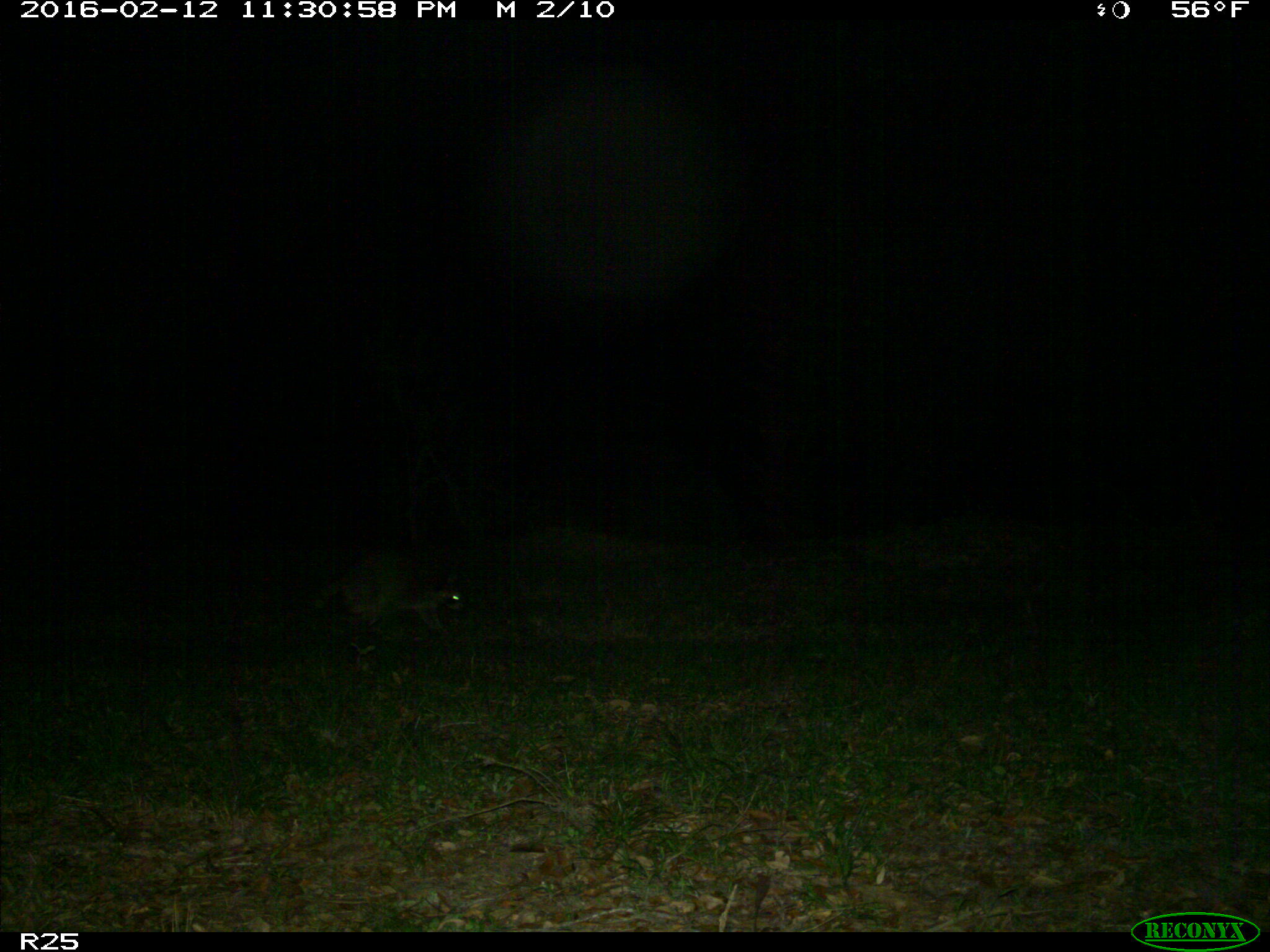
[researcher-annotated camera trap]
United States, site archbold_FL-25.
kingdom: Animalia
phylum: Chordata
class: Mammalia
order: Carnivora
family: Procyonidae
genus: Procyon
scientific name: Procyon lotor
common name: common raccoon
Procyon lotor (common raccoon).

* * *

Write down exactly the line that contains "phylum: Chordata" along with all later lines of the material, ending at its final line.

phylum: Chordata
class: Mammalia
order: Carnivora
family: Procyonidae
genus: Procyon
scientific name: Procyon lotor
common name: common raccoon
Procyon lotor (common raccoon).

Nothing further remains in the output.